Mario Vaden has a very good page, with photo albums, on the Grove of Titans, and I strongly encourage you to go there. I'd place some of his photos here, but they're copyrighted, and without a fair use comment on his page, I'm not going to lift them. I will, however, refer you to YouTube, which includes a short video about the climbing of the very tallest redwood tree. Read the book, by all means, but frankly I'd rather see you donate the $16 ($19 in Canada) to a green organization.
I'm distrustful of my appreciation for this book, Richard Preston's creative nonfiction novel The Wild Trees. The characters are skilfully drawn; the dramatic moments are punched and tangy; the environmental cred of its heroes is difficult to argue. But somehow, it feels to me like a book destined to be a bestseller, taking an easy route through a difficult subject.
Charismatic megafauna: the term was coined to refer to the emphasis on glamorous species rather than keystone species (whales rather than plankton, or pandas rather than ... whatever wee important thing lives near pandas, I don't know). It's a mildly useful shorthand critique of certain environmental discourses, because it suggests a lack of depth in the discourse itself, rather like greenwashing.
I say this because redwoods, in Preston's handling of them, are charismatic megaflora. The largest living things on the planet, with the possible exception of subterranean mycelium complexes, the tallest redwood reaches almost 380 feet, while the biggest is 30 feet across at chest height. The people involved want to talk about lichen varieties, including some which grow only on the oldest known redwood tree and therefore might be linked to particular evolutionary cycles; they admire the huckleberry groves that grow three hundred feet above the ground, and the ability of redwoods to sprout roots from their tops to cannibalize their own water-holding rot; they remark upon bonsai trees of other species that grow atop these giants; they celebrate the sense of scale that the giants bring to their small human lives.
But really, there's a lot of gnarly climbing in this book, dude (intentionally ignorant phrasing, I hope?-ed.), and that's powerfully at odds with the environmental message Preston wants to convey on behalf of his subject trees and people.

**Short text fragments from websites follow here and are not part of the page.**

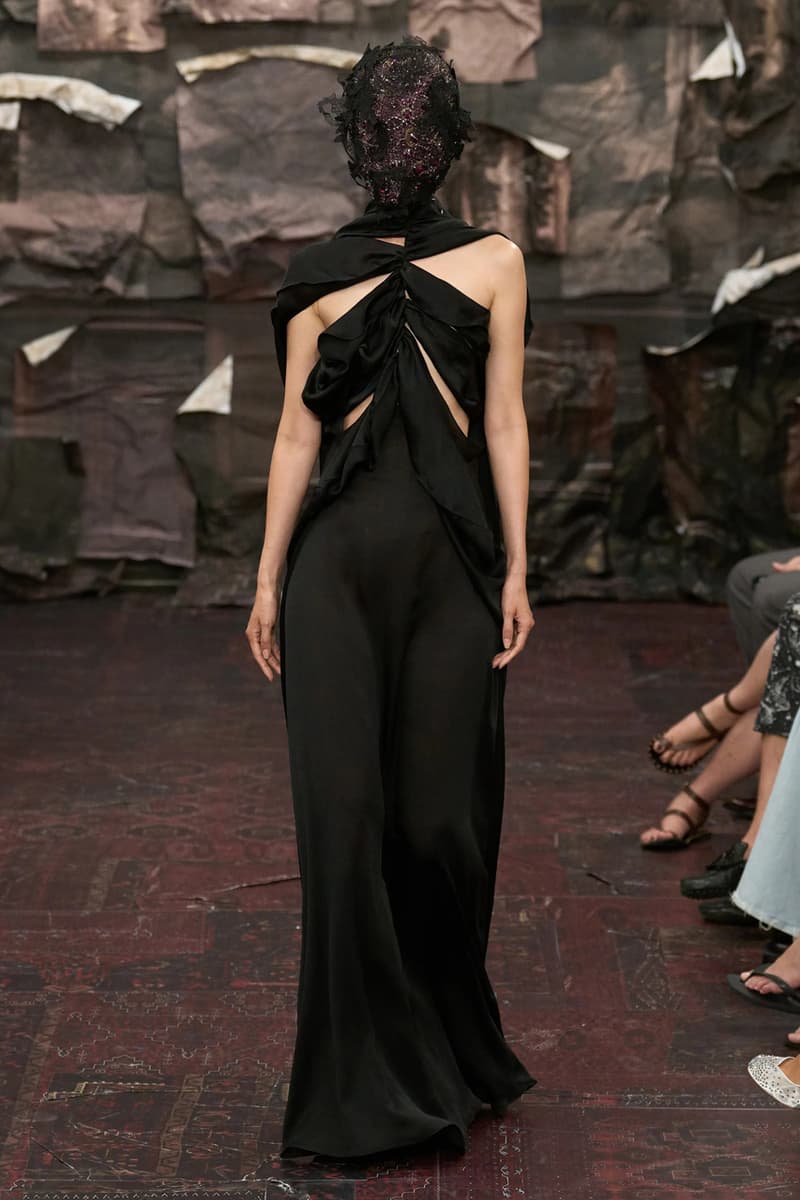Maison Margiela Artisanal Couture Fall 25 Glenn Martens Debut Collection Runway Shoe Info
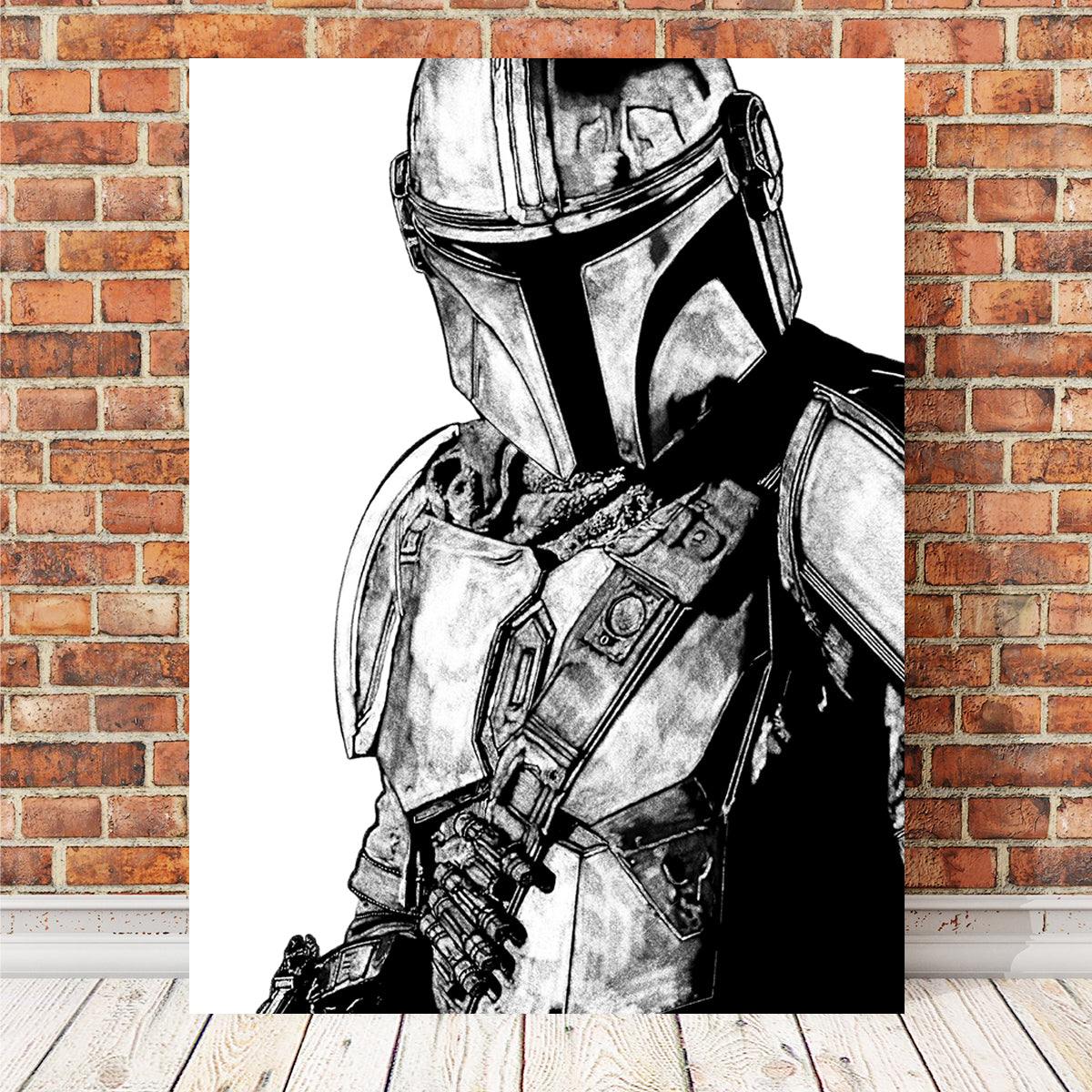 Mando Wall Art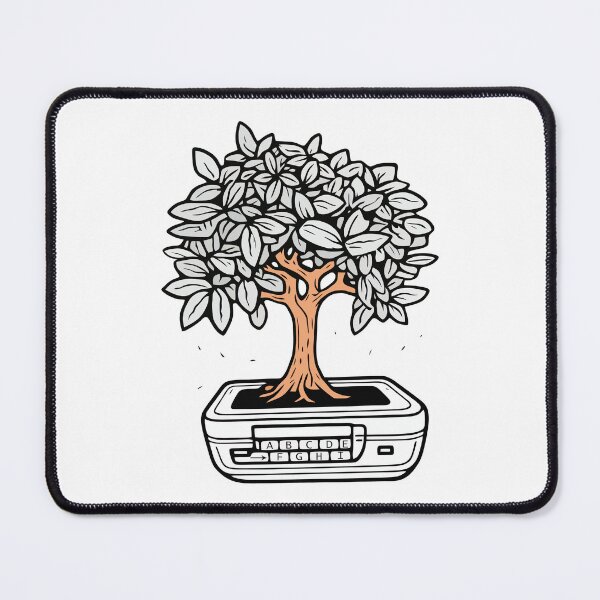 Item preview, Miniature Tree in Keyboard-shaped Planter designed and sold by Artwyz.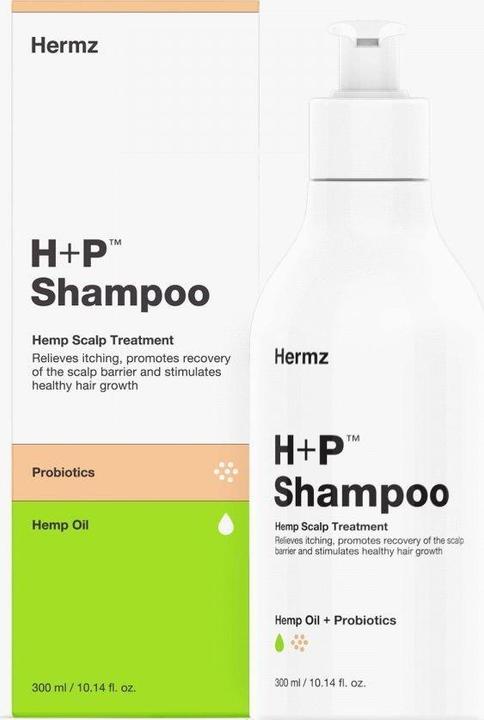 Hermz Dermz H+P Moisturizing Scalp Shampoo 300Ml (300 ml)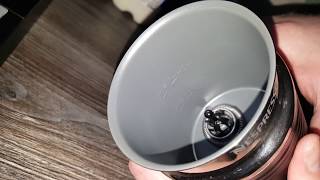 How to use a Nespresso Aeroccino Milk Frother  A Quick and Simple Guide [upl. by Davide]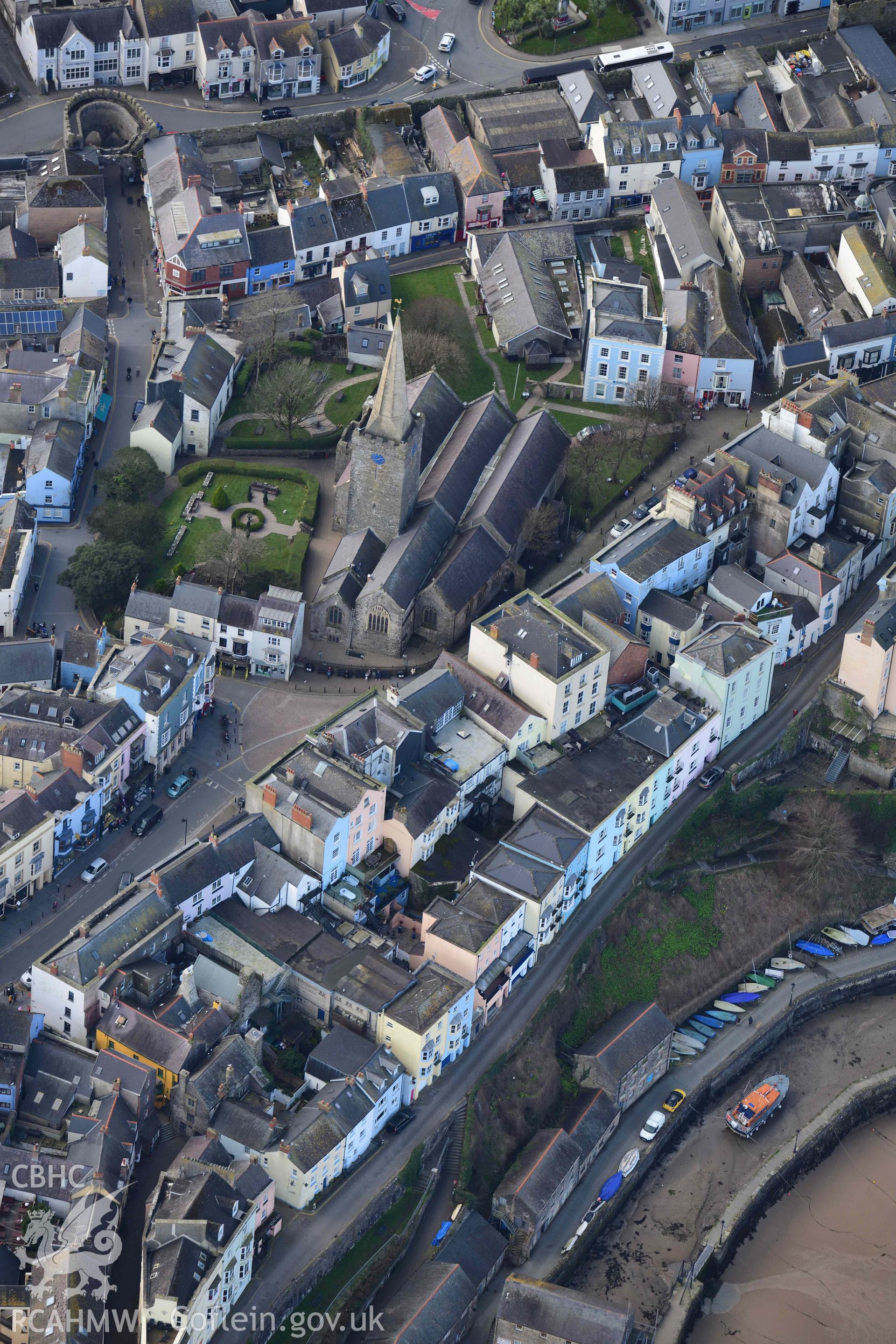 St Mary's Church, Tenby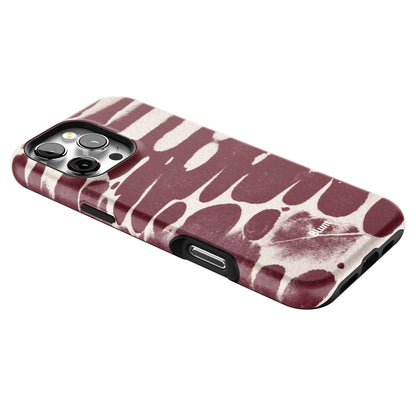 Crimson-Noir-Abstract-iphone-case-iPhone 16 Pro Max-2
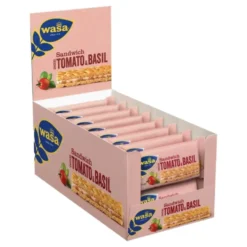 Wasa Sandwich Cheese Tomato & Basil Suurpakkaus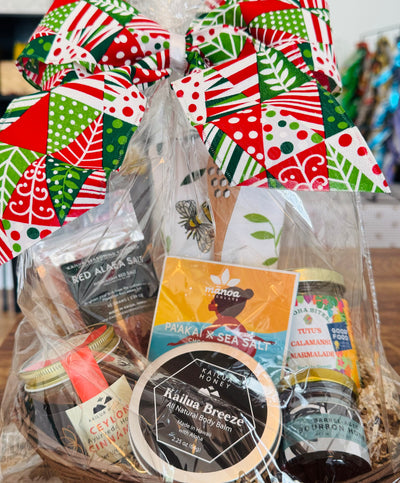 Kailua Christmas Basket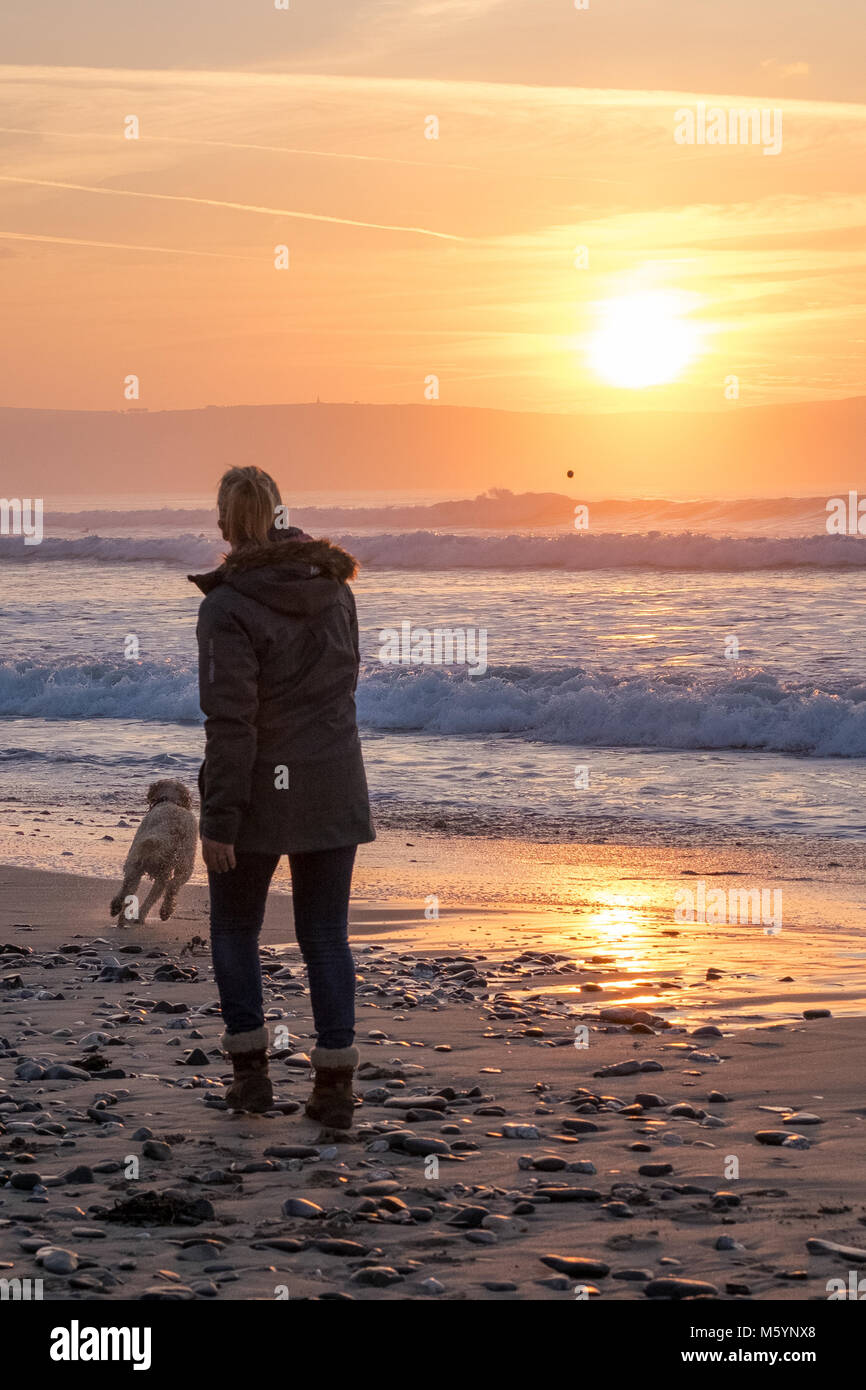 Jets de pierre Banque D'Images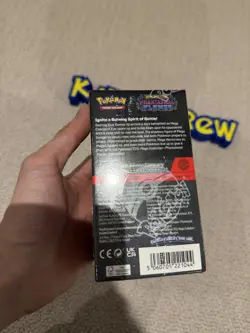 Pokemon SEALED Mega Evolution Phantasmal Flames Half Booster Display 18 packs - Image 3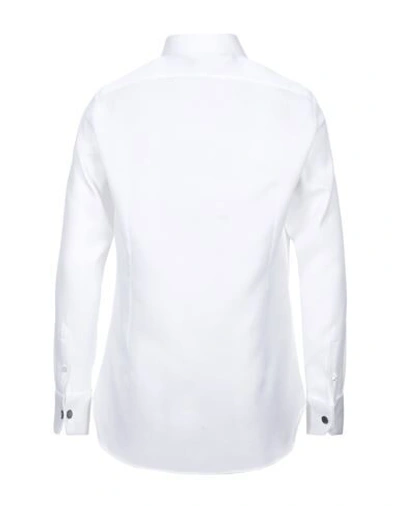Shop Alessandro Dell'acqua Shirts In White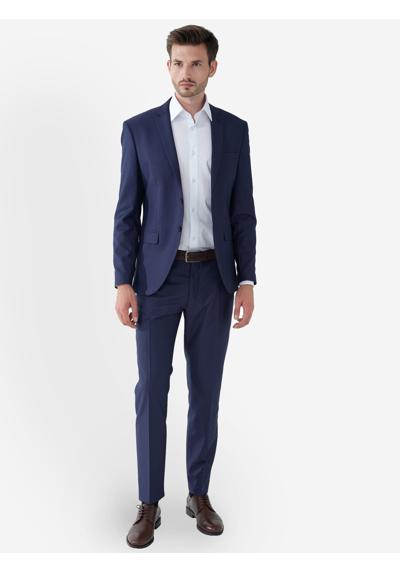 Короткое пальто из смесовой шерсти Slim Fit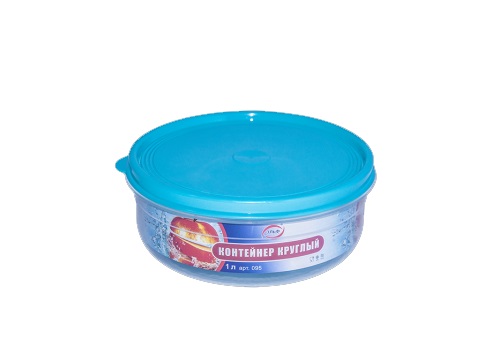 Бутербродница круглая 1 л (Базовый)
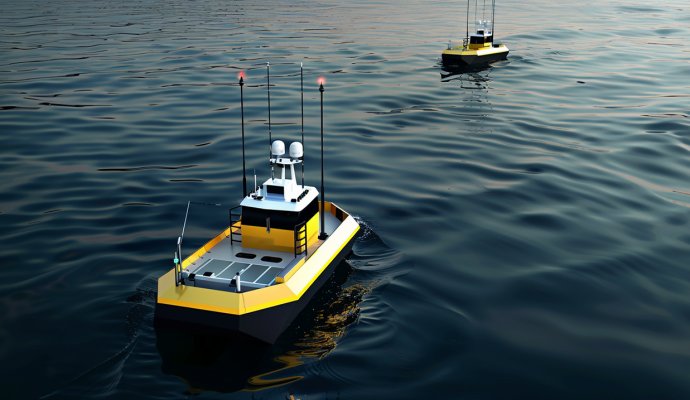 青島魯渝能源：為水上應急救援無人船注入無線充電新動力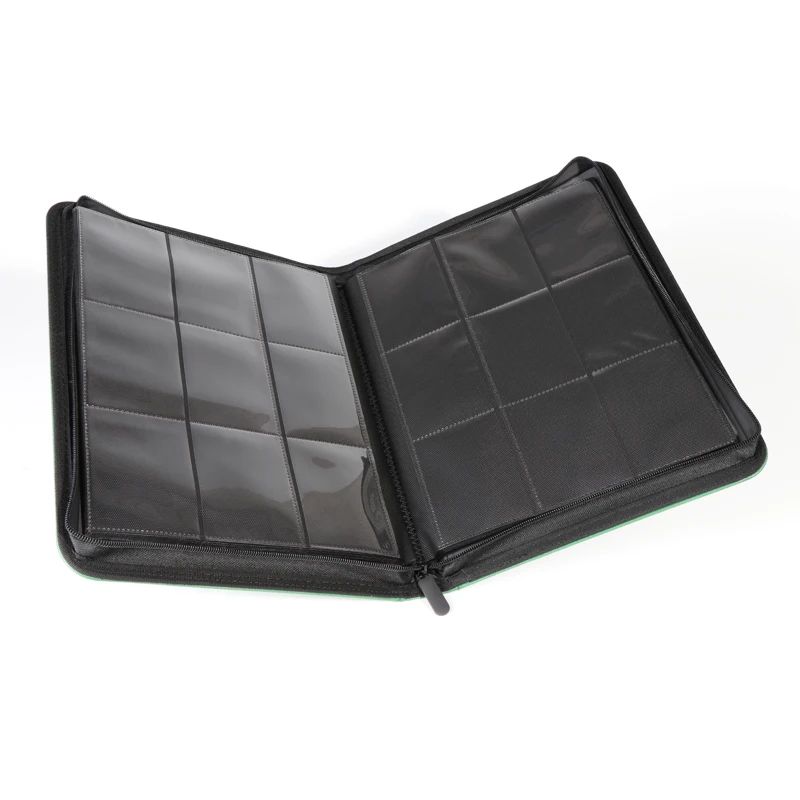 Держатель для карт из полиуретана совместимый с альбомом папка игровых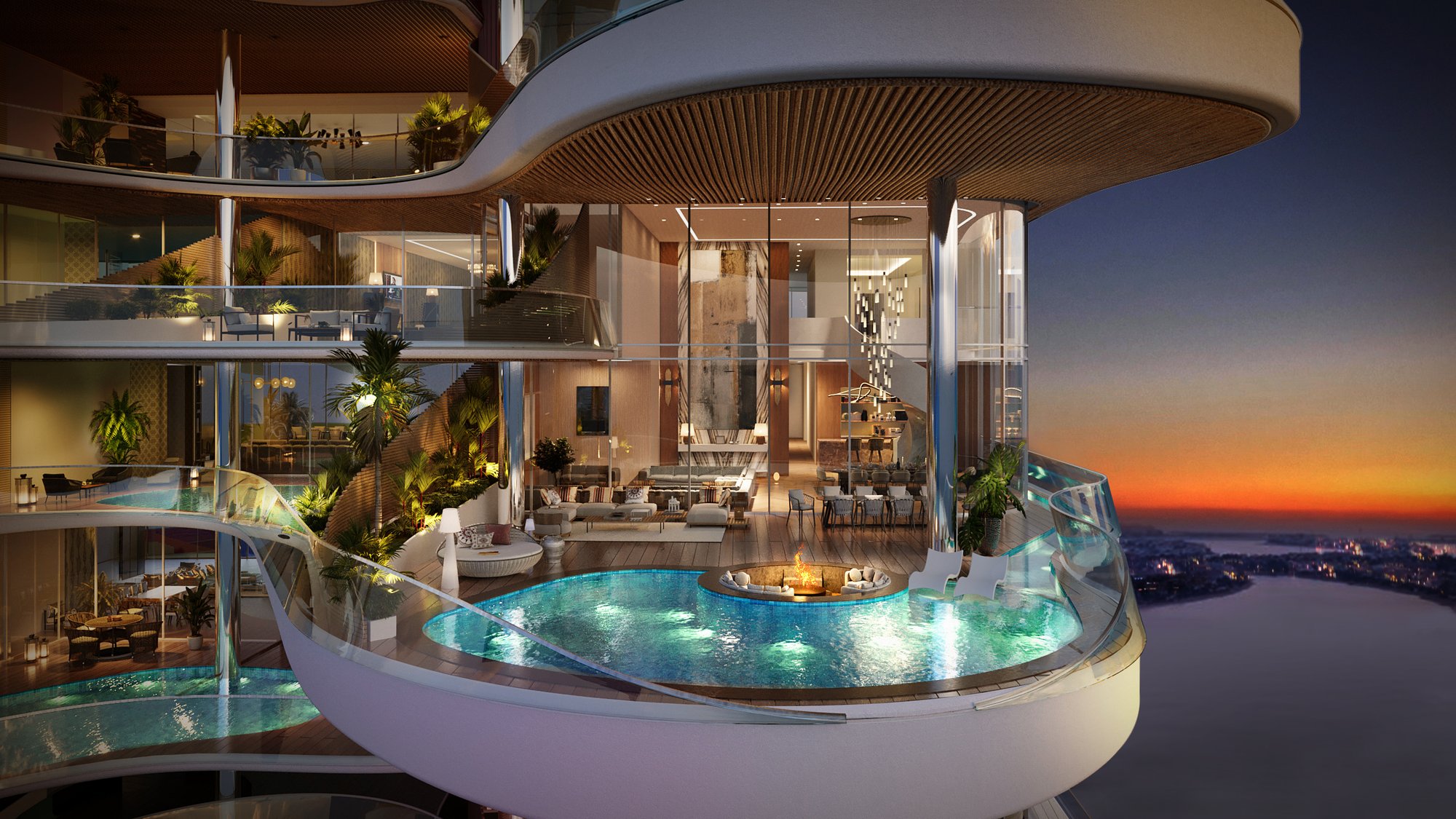 One Crescent — Residences in Palm Jumeirah, Dubai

It's a fun and easy read, which are good things, but it's hard to pay full enough attention to the environmental commentary with the climbing bravado and the mythologizing of discoverers.
Mario Vaden has a very good page, with photo albums, on the Grove of Titans, and I strongly encourage you to go there. I'd place some of his photos here, but they're copyrighted, and without a fair use comment on his page, I'm not going to lift them. I will, however, refer you to YouTube, which includes a short video about the climbing of the very tallest redwood tree. Read the book, by all means, but frankly I'd rather see you donate the $16 ($19 in Canada) to a green organization.
Comments
You've been a busy blogger lately!
And I'm glad you're reading The Eyre Affair: and that you've figured out html tags in comments ;-) Isn't Fforde a hoot to read?
Because Preston is a name widely associated with "The New New Journalism", last week I happened to be reading a paperback copy of The Hot Zone, his book about Ebola-like viruses. I've got an abbreviated attention span that often likes the sugar of adventure writing to make the medicine of environmental science go down, but even I found his first few chapters to be over the top in their gruesomely reconstructed scenes of a man dying from a mysterious virus -- crossing the line from scientific narrative into outright literary snuff. It made me hesitant about what hype I might encounter in The Wild Trees. Still, it sounds like an intriguing book. And I'd like to compare it to something like The Golden Spruce, by John Vaillant, which I found to be an almost perfect welding of mystery narrative and environmental history.